I stumbled upon a post of mine written a year ago, right after the loud DeepSeek R1 release. I would add something about the mission worth fighting for and the research taste today. Reads fresh otherwise.

Deep expertise in GPU/TPU programming.

Sharded matmuls and communication collectives are the most important building blocks of modern AI systems. Not a lot of engineers have years of experience using them, pushing the corresponding hardware to the limits, and finding ways to do more computation with less hardware.

The training/inference codebases are quite unusual: there isn’t a lot of code, but the code is hard to understand if you’re not an expert in the area, and it’s impossible to optimize unless you know a lot more math and hardware details.

Grown, not built.

It’s not always possible to gather a lot of talented people in one room and hope they will jell into a cohesive organization. What definitely works is finding 3-5-7 founding members that can work together as The Three Musketeers, make them jell, and then slowly add more people that match the culture of the “Musketeers”.

Founder-led.

Good luck reaching any meaningful results when the company is led by a former VP that plans to jump ship in the next 2-3 years to supercharge their career. They will think about the company output in terms of breathtaking presentations they will give and won’t worry about the whole company failing, because it’s failing forward, and they get a lot of important learnings on the way, and are ready to tackle a bigger role afterwards.

Long-term vs short-term.

While it’s very important to be able to hit the intermediate checkpoints, like matching performance of selected competitors, and reproducing in-house the important known results, the group should have some common long-term goal unrelated to the ever-changing hype.

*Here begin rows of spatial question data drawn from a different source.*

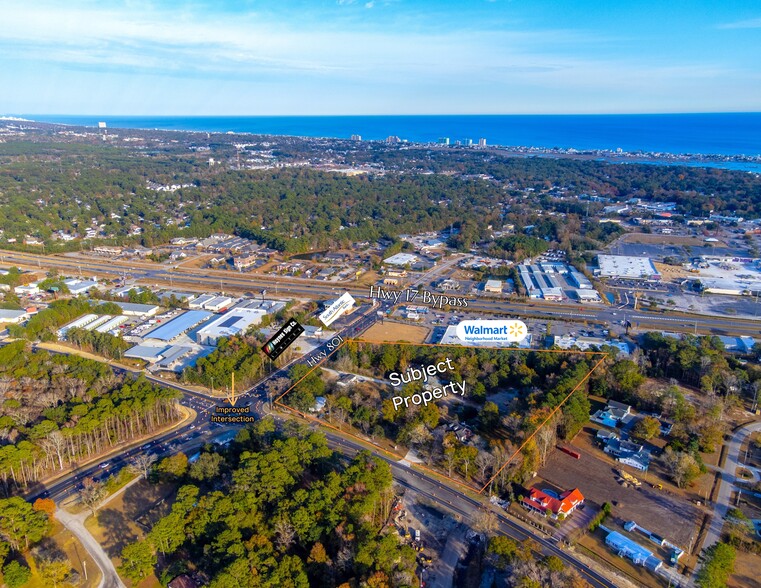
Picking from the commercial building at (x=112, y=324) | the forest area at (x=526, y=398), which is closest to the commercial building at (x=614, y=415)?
the forest area at (x=526, y=398)

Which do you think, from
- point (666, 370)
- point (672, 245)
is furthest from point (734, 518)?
point (672, 245)

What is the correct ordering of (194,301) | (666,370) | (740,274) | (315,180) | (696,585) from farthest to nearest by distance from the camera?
(315,180), (740,274), (194,301), (666,370), (696,585)

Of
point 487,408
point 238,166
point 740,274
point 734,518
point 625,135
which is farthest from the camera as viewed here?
point 625,135

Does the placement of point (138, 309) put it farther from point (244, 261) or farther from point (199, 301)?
point (244, 261)

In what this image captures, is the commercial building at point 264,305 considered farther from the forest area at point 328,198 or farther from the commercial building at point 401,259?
the forest area at point 328,198

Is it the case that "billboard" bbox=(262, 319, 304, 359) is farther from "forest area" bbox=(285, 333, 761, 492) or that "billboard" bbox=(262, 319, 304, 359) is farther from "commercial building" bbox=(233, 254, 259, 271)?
"commercial building" bbox=(233, 254, 259, 271)

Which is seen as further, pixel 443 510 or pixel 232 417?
pixel 232 417

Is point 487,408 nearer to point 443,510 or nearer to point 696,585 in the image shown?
point 443,510
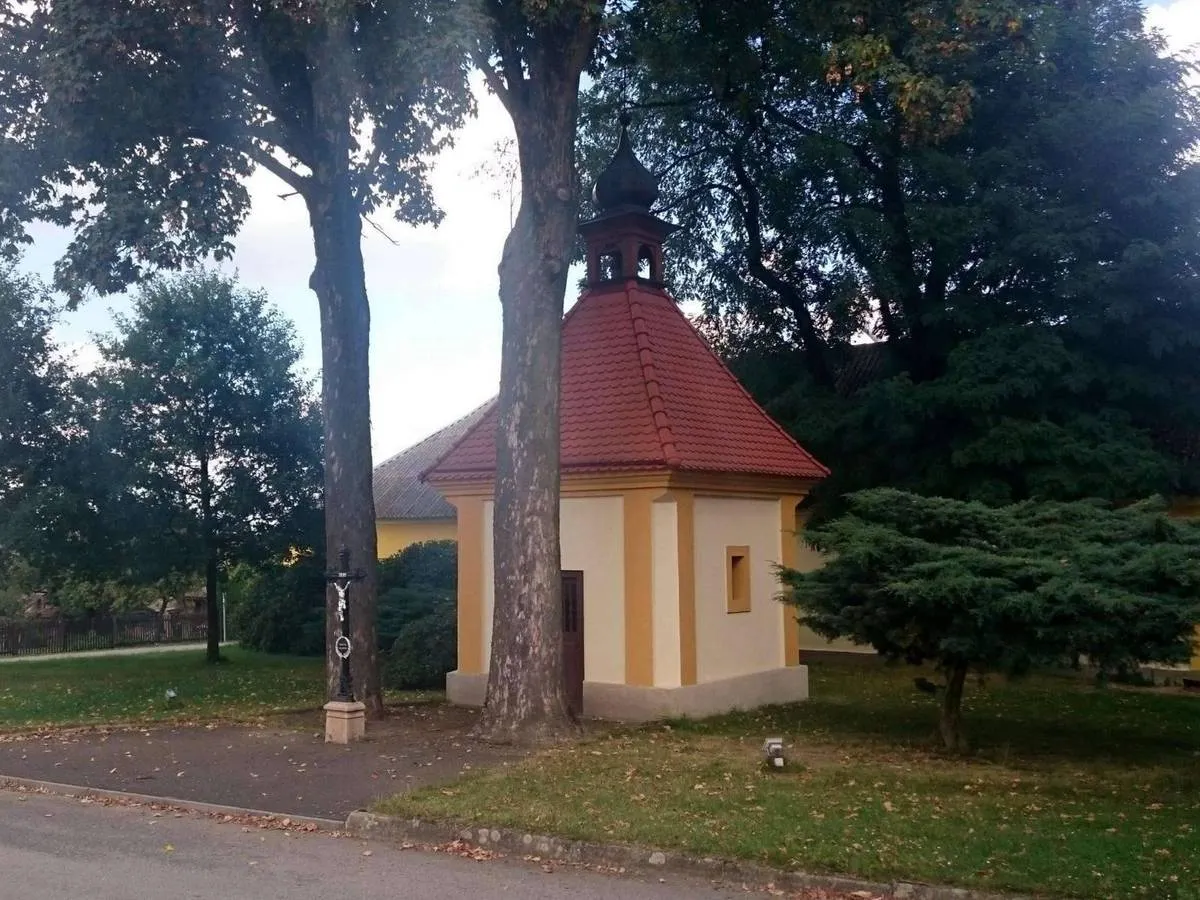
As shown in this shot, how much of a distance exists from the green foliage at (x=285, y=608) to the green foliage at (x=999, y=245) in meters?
12.6

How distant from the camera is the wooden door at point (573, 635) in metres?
15.4

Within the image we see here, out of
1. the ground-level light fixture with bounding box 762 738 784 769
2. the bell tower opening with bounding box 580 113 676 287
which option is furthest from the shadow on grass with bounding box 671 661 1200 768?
the bell tower opening with bounding box 580 113 676 287

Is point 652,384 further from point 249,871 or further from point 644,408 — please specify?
point 249,871

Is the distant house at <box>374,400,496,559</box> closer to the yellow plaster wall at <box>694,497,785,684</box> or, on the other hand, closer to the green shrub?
the green shrub

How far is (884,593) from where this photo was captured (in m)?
11.4

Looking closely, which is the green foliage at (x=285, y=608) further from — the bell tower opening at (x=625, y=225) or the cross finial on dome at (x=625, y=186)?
the cross finial on dome at (x=625, y=186)

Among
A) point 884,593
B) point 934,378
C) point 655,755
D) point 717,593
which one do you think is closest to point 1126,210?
point 934,378

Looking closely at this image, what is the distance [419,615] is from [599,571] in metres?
7.22

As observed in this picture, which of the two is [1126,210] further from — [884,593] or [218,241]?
[218,241]

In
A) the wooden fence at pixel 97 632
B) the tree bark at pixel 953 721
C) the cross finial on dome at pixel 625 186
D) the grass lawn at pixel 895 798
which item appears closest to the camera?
the grass lawn at pixel 895 798

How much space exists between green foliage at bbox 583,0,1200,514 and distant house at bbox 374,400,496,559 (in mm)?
11585

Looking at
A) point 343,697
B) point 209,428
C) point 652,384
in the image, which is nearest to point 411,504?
point 209,428

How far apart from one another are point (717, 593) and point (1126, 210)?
9661 millimetres

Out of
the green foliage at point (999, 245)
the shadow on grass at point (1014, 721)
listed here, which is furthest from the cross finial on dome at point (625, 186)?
the shadow on grass at point (1014, 721)
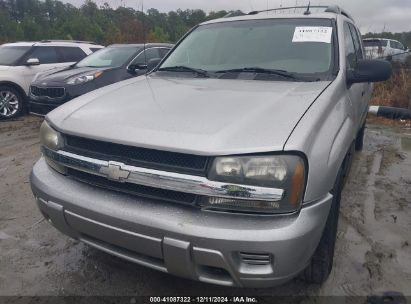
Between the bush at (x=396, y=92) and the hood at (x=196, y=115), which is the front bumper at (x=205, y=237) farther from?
the bush at (x=396, y=92)

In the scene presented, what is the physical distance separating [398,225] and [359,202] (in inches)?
19.7

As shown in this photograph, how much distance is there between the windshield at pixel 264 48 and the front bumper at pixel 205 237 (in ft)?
4.12

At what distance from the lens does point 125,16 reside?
367 inches

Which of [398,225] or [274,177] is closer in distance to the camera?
[274,177]

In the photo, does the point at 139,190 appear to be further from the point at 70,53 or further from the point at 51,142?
the point at 70,53

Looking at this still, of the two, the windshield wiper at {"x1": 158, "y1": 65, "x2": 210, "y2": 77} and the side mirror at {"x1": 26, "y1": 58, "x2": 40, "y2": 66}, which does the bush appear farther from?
the side mirror at {"x1": 26, "y1": 58, "x2": 40, "y2": 66}

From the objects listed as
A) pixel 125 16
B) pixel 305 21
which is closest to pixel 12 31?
pixel 125 16

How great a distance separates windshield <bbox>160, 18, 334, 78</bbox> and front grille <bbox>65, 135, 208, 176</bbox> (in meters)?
1.31

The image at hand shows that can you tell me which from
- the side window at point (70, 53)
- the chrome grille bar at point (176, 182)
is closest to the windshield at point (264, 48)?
the chrome grille bar at point (176, 182)

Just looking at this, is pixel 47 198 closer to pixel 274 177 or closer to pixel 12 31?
pixel 274 177

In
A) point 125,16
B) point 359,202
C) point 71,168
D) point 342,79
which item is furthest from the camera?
point 125,16

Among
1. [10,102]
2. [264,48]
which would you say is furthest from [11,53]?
[264,48]

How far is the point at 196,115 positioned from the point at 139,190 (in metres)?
0.51

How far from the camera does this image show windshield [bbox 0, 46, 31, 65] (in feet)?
26.6
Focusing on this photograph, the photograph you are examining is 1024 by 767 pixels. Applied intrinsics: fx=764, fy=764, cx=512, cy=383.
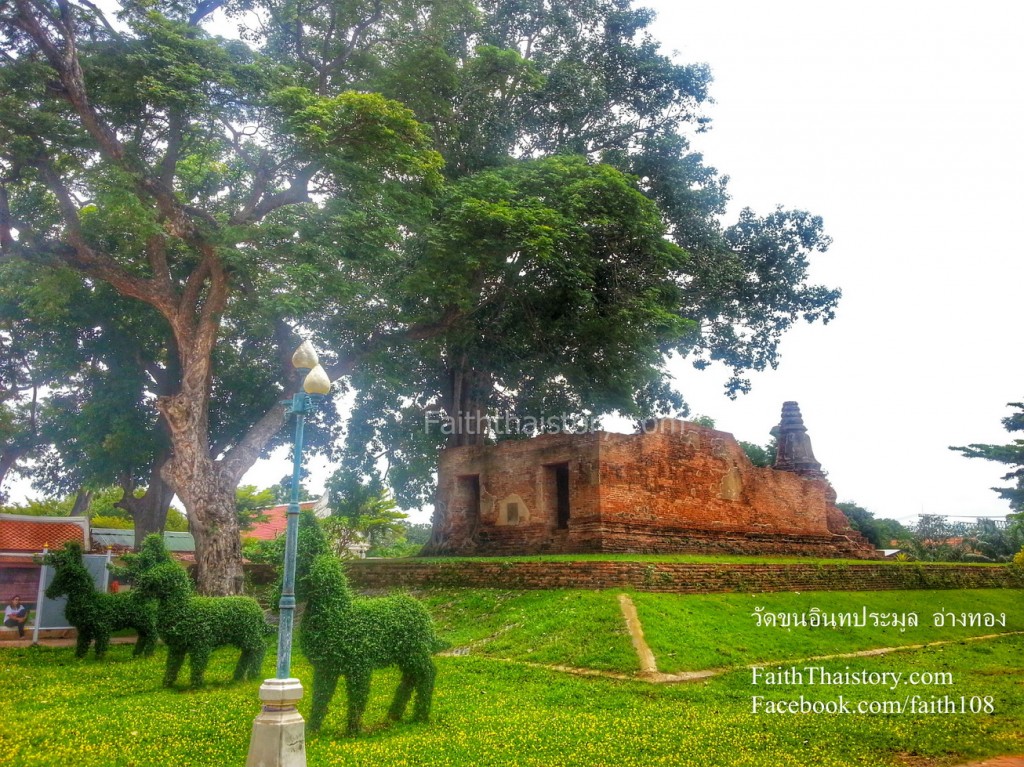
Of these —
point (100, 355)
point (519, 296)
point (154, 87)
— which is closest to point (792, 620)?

Look at Demis Hassabis. “Solve intelligence, then solve everything else”. Despite the hype and anxiety in the area, his direction stays the same over > 15 years. Some projects need a tight group of people working for 5 years. Deep work. Reading and thinking in the dead of night, when everyone is asleep.

Grow a magical garden vs grow a magical tree.

There is a difference between growing a team that is able to build novel tech and products vs building an org that can quickly replicate some successful product.

The successful models and products are just results of abilities to fathom great depths of science, engineering, and teamwork.